> **Dataset excerpts**:
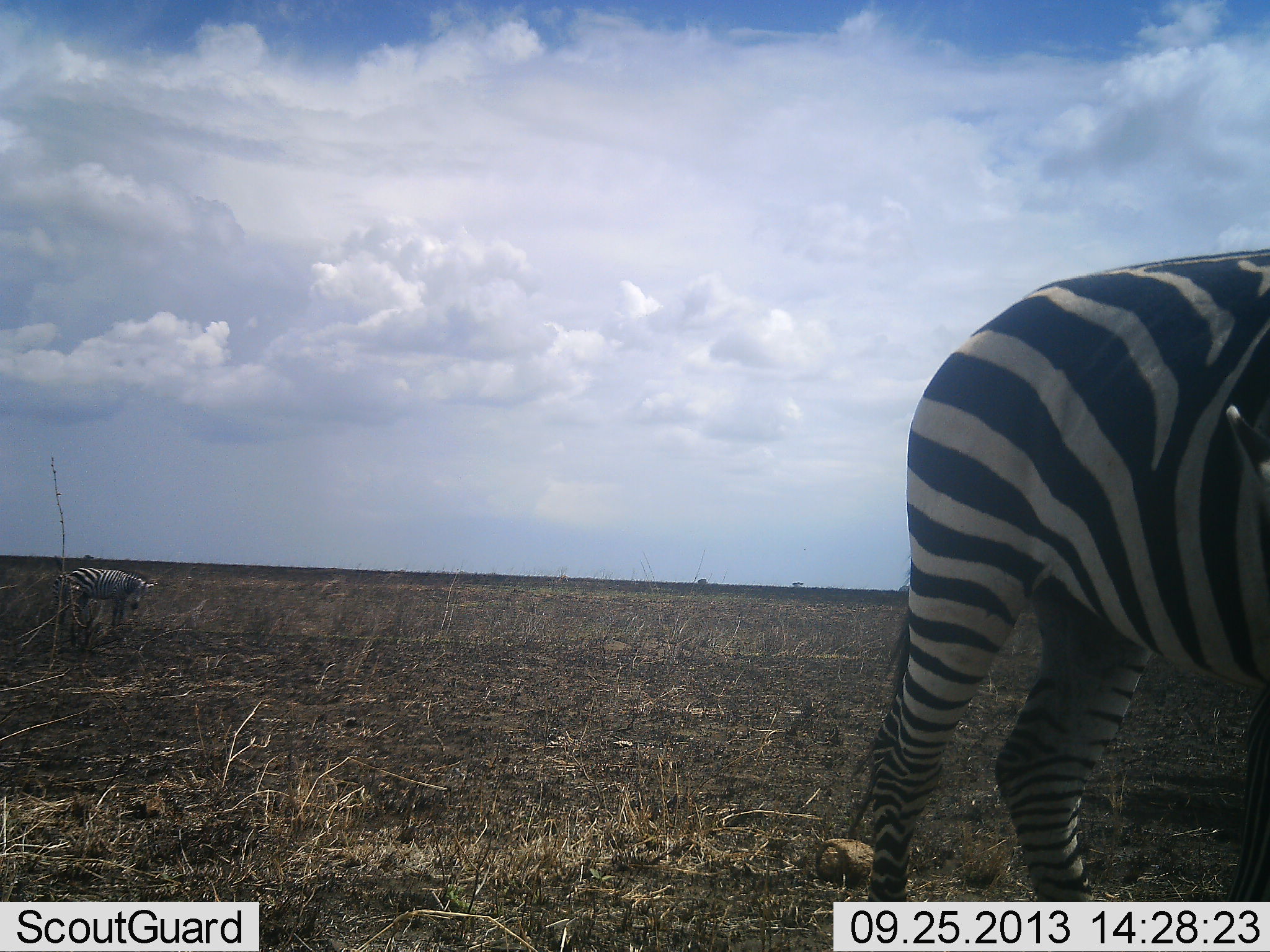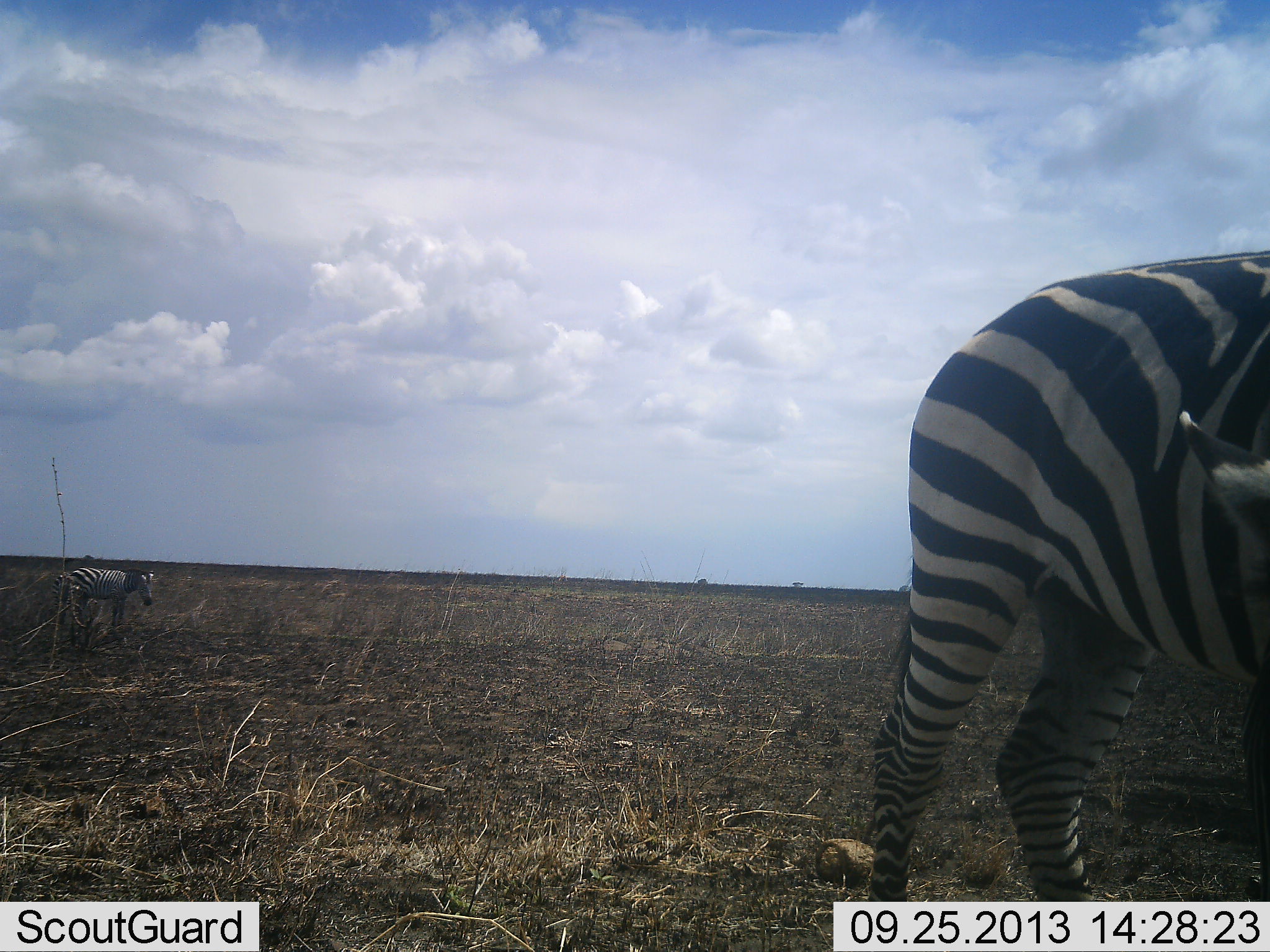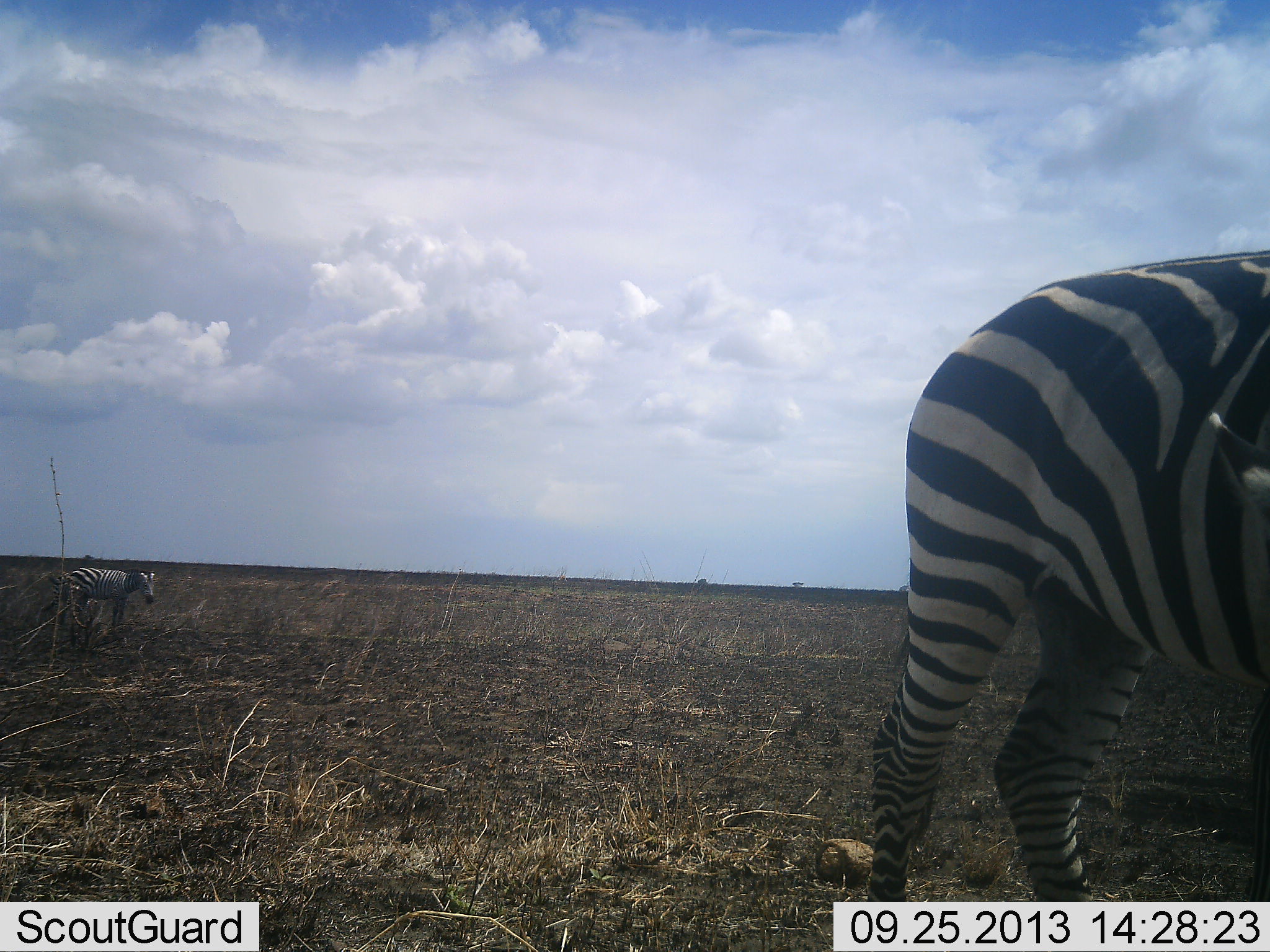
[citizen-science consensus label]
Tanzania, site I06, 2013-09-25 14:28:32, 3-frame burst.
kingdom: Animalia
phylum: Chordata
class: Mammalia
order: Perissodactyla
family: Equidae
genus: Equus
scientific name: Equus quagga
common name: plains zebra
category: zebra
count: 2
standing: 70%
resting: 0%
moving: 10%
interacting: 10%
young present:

> **Required work**:
Retype all entries exactly, without the images.

> **Written solution**:
[citizen-science consensus label]
Tanzania, site I06, 2013-09-25 14:28:32, 3-frame burst.
kingdom: Animalia
phylum: Chordata
class: Mammalia
order: Perissodactyla
family: Equidae
genus: Equus
scientific name: Equus quagga
common name: plains zebra
category: zebra
count: 2
standing: 70%
resting: 0%
moving: 10%
interacting: 10%
young present:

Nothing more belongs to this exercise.